(Stored items from a collection)
-- Opening Marker --

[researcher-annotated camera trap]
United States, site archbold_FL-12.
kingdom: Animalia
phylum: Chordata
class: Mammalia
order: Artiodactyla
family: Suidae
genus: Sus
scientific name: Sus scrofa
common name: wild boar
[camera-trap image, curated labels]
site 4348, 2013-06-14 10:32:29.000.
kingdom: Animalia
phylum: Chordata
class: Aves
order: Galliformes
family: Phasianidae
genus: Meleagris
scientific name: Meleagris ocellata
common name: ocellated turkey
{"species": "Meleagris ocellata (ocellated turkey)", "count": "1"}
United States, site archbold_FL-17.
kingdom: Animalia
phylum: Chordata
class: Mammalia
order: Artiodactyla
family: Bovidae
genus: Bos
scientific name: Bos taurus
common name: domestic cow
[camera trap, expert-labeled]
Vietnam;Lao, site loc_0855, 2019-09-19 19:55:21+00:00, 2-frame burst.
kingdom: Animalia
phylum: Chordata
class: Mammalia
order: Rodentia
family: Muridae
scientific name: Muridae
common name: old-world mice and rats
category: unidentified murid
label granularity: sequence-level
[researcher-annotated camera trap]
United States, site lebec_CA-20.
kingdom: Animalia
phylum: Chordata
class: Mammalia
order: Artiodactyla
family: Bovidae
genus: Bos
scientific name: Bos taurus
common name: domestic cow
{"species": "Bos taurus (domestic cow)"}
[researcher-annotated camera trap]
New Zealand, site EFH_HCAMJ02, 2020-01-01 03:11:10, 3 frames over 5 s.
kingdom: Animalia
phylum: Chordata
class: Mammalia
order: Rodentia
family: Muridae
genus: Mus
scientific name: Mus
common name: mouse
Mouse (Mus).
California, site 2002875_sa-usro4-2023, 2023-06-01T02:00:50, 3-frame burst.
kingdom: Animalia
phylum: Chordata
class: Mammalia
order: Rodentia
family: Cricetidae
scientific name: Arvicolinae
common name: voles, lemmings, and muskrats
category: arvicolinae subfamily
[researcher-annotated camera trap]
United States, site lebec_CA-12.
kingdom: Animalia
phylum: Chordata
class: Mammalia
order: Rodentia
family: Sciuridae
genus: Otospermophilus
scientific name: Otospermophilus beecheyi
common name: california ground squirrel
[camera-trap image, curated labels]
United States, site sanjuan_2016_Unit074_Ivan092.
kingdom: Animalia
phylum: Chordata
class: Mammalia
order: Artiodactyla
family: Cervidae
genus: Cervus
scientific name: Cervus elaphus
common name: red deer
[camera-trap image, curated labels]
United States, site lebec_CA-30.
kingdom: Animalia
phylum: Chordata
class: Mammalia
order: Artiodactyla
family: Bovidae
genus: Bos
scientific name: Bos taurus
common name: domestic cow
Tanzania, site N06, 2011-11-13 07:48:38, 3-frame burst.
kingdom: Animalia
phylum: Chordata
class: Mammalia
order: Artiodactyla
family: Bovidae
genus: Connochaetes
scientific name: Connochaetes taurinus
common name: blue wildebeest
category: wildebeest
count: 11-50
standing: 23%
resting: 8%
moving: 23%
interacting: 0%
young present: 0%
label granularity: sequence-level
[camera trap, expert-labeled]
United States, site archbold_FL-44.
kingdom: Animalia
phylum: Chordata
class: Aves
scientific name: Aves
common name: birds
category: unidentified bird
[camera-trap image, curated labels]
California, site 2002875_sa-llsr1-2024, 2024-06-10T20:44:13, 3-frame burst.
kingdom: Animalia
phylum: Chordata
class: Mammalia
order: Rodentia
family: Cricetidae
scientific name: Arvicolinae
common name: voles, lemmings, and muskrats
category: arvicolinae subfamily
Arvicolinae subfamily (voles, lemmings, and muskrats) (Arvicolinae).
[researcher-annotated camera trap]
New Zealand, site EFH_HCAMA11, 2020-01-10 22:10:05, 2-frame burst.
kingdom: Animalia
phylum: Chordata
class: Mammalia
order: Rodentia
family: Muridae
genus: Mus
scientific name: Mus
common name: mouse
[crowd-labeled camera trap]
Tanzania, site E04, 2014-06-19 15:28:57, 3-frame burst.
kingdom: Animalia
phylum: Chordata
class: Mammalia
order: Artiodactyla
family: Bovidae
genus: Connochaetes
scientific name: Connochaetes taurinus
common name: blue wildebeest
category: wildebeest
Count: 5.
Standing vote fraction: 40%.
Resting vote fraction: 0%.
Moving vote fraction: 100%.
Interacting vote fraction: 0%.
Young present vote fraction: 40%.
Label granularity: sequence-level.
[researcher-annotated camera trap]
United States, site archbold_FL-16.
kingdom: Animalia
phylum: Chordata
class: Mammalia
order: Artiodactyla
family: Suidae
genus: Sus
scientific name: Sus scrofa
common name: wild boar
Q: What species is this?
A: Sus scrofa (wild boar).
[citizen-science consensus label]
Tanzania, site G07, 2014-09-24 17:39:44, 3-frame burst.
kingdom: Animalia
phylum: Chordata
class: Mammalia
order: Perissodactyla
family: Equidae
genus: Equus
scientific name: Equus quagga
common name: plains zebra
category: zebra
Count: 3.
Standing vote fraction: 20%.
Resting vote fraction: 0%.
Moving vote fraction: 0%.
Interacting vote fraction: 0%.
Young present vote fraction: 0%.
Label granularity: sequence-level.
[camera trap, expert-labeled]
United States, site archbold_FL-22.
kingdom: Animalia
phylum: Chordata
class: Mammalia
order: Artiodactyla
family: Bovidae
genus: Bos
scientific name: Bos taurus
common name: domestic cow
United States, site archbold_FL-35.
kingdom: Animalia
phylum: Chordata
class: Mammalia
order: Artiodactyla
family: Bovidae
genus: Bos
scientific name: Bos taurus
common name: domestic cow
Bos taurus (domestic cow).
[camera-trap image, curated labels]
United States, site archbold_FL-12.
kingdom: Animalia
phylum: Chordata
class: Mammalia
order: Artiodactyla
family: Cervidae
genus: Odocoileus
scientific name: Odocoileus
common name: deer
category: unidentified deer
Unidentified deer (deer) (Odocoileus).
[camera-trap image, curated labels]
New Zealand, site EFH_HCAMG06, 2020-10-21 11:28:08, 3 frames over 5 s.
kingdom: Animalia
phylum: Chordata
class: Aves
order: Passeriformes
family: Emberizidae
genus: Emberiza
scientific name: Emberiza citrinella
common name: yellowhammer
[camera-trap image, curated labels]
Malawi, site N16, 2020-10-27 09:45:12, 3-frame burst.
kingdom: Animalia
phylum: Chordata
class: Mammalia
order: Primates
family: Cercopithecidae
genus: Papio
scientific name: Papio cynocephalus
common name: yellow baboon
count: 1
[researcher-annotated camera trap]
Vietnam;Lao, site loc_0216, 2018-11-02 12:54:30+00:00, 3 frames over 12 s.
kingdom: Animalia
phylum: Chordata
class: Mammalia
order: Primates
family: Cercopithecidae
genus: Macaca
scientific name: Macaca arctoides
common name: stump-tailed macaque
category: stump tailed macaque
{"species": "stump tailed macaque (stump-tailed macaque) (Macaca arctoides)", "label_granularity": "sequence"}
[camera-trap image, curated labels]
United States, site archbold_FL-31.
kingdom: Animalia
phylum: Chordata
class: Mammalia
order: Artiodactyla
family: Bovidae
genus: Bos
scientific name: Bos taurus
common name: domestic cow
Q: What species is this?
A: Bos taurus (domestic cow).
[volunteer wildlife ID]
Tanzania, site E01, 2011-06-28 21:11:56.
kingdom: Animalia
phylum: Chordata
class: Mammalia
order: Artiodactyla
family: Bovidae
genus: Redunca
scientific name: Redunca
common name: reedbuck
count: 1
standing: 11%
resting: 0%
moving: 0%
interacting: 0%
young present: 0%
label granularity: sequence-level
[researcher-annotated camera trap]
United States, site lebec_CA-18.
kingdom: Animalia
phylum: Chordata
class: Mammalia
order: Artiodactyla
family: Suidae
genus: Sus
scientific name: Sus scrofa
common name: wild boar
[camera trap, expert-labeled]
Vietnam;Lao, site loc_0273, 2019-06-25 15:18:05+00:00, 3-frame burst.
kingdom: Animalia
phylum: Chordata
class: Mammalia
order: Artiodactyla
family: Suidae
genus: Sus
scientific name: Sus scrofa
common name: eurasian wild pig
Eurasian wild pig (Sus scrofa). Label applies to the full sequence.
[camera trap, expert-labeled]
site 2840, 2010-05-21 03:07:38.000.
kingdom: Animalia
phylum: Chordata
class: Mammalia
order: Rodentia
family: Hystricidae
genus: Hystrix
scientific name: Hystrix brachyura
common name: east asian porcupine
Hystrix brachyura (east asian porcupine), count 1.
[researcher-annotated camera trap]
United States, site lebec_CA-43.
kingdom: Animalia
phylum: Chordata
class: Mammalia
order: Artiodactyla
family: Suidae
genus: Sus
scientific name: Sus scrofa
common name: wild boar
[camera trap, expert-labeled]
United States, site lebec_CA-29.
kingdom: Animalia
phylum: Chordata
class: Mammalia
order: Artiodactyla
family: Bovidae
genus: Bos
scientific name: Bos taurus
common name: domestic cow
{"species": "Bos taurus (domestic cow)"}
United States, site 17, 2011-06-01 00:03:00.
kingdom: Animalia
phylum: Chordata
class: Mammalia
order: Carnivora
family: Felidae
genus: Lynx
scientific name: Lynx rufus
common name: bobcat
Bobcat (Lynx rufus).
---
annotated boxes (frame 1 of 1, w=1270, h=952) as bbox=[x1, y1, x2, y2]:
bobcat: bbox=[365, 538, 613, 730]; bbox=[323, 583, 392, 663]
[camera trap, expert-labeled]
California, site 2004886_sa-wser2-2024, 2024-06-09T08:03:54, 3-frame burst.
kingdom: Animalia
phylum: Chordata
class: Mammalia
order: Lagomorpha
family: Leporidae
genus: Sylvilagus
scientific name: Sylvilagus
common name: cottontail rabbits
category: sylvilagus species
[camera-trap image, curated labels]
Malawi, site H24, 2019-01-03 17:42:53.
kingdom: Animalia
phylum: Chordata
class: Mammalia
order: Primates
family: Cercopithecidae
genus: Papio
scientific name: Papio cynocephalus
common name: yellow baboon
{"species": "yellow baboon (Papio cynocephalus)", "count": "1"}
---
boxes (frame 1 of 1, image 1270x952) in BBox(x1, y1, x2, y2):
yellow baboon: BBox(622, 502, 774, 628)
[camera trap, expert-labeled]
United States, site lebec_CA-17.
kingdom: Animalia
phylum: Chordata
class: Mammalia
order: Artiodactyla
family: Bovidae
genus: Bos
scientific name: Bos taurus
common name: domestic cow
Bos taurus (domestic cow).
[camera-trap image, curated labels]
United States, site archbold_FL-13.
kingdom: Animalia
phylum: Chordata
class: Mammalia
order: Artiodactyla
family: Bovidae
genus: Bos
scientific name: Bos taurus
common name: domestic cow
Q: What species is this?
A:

-- Closing Marker --

Problem details =
The reply is a bare number, the count of lines in these entries that hold the word "Malawi".

Result =
2